Finisce il Ponte dell’Immacolata, l’Italia torna al lavoro in attesa delle imminenti festività natalizie. E anche Milano archivia le tradizionali celebrazioni per Sant’Ambroeus, patrono particolarmente amato all’ombra della Madonnina. Come ogni anniversario che si rispetti, anche la festa meneghina ripropone un anno dopo l’altro i suoi riti: immancabile la consegna degli Ambrogini d’Oro, che il Comune riconosce ai suoi cittadini più meritevoli. Quest’anno la cerimonia del 7 dicembre ha premiato 15 protagonisti (tra cui l’étoile della Scala Roberto Bolle), insigniti con la medaglia d’oro, e anche la cucina ha avuto la sua parte. Tra i premiati un milanese d’adozione entrato nella storia della ristorazione meneghina, che alla soglia dei 90 anni detiene un impero che porta il suo nome: il Gruppo Giacomo Milano.

Giacomo “Giacomino” Bulleri. Una vita in cucina

Nel 1925 Giacomo Bulleri nasceva a Collodi, circondato dalla campagna toscana, ma solo a Torino, durante la guerra, cominciò ad avvicinarsi alla cucina, imparando il mestiere di cuoco. Nel ’56 arriva a Milano: qualche mese per prendere confidenza con la grande città, un paio di tentativi nel business dell’ospitalità, e poi il suo primo successo, la storica Trattoria da Giacomo in via Donizetti (era il 1958), che resisterà per oltre trent’anni all’evoluzione continua della ristorazione cittadina. Oggi la memoria di quell’insegna storica rivive nell’elegante locale di via Sottocorno, la specialità della casa è sempre il risotto alla milanese, quello autentico. E la clientela è ancora quella importante dei tempi del sindacato milanese (in arrivo dalla vicina Camera del Lavoro), a cui si è sostituita la Milano bene di imprenditori e artisti.

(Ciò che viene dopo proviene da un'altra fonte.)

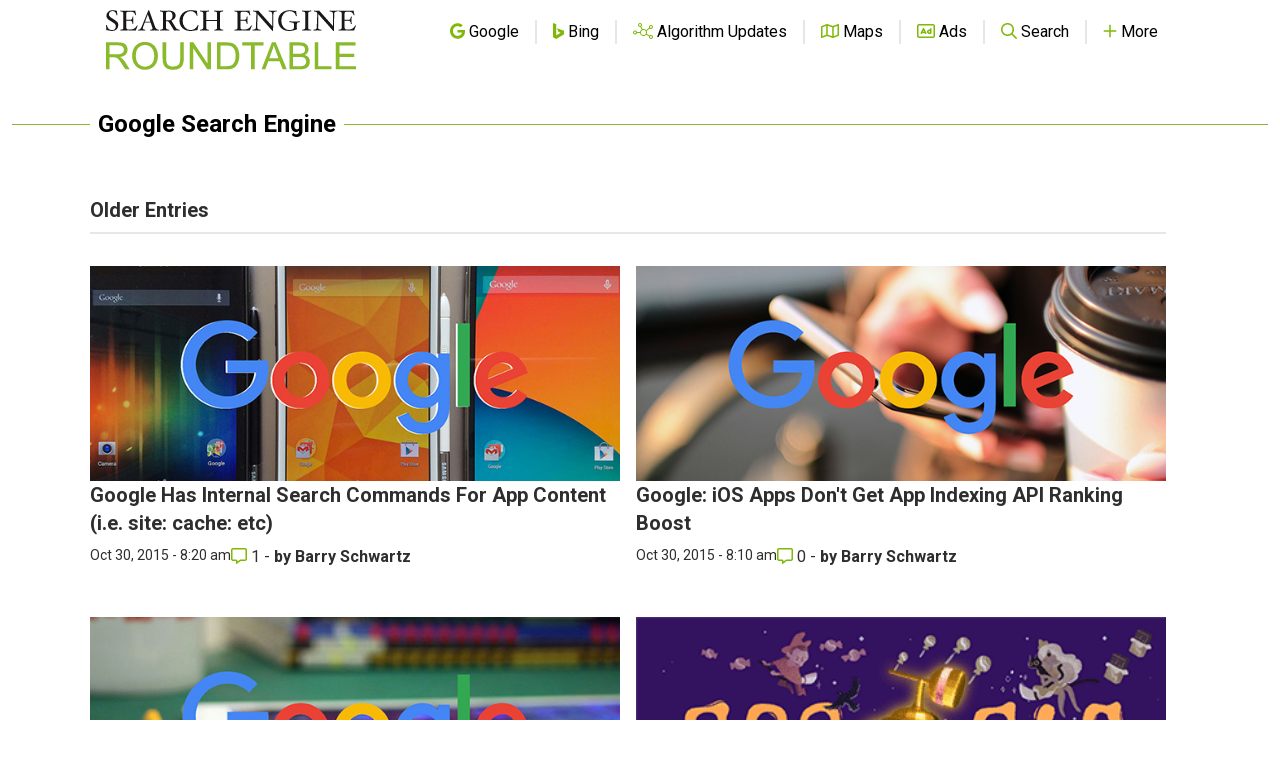

--- FILE ---
content_type: text/html; charset=utf-8
request_url: https://www.google.com/recaptcha/api2/aframe
body_size: 267
content:
<!DOCTYPE HTML><html><head><meta http-equiv="content-type" content="text/html; charset=UTF-8"></head><body><script nonce="skl3bxlInGA6ZXbO2leSEA">/** Anti-fraud and anti-abuse applications only. See google.com/recaptcha */ try{var clients={'sodar':'https://pagead2.googlesyndication.com/pagead/sodar?'};window.addEventListener("message",function(a){try{if(a.source===window.parent){var b=JSON.parse(a.data);var c=clients[b['id']];if(c){var d=document.createElement('img');d.src=c+b['params']+'&rc='+(localStorage.getItem("rc::a")?sessionStorage.getItem("rc::b"):"");window.document.body.appendChild(d);sessionStorage.setItem("rc::e",parseInt(sessionStorage.getItem("rc::e")||0)+1);localStorage.setItem("rc::h",'1764076150332');}}}catch(b){}});window.parent.postMessage("_grecaptcha_ready", "*");}catch(b){}</script></body></html>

L’impero di Giacomo. E i progetti futuri

Tanto è l’apprezzamento, che negli ultimi anni il brand (questo è oggi il potere di “Giacomino”) ha moltiplicato il suo raggio d’azione, con le aperture del Giacomo Bistrot, la Tabaccheria, la pasticceria, le concessioni in Palazzo Reale con il Caffè Letterario e Museo del Novecento con la Terrazza dell’Arengario (dal 2011) e quella recentissima al Mudec con caffetteria e ristorante all’ultimo piano. Un libro all’attivo – Ricette di vita – la personalità forte di Giacomo Bulleri è il risultato di una carriera nella ristorazione vissuta intensamente, senza mai tradire l’attaccamento a una città che è diventata la sua. E infatti la candidatura al riconoscimento civico che è arrivato solo qualche ora fa si deve all’affetto e alla stima dei suoi dipendenti, perché “in 60 anni di lavoro ha insegnato a più di mille dipendenti i principi che portano in alto chi è partito dal basso”. Prima di lui, per il mondo gastronomico, pochi altri (grandi) protagonisti: Gualtiero Marchesi, Carlo Petrini, Davide Oldani, Luigi Veronelli. E intanto Giacomo, che ha dedicato il suo Ambrogino alla moglie Miranda, non si ferma, e annuncia una nuova apertura per l’anno che verrà.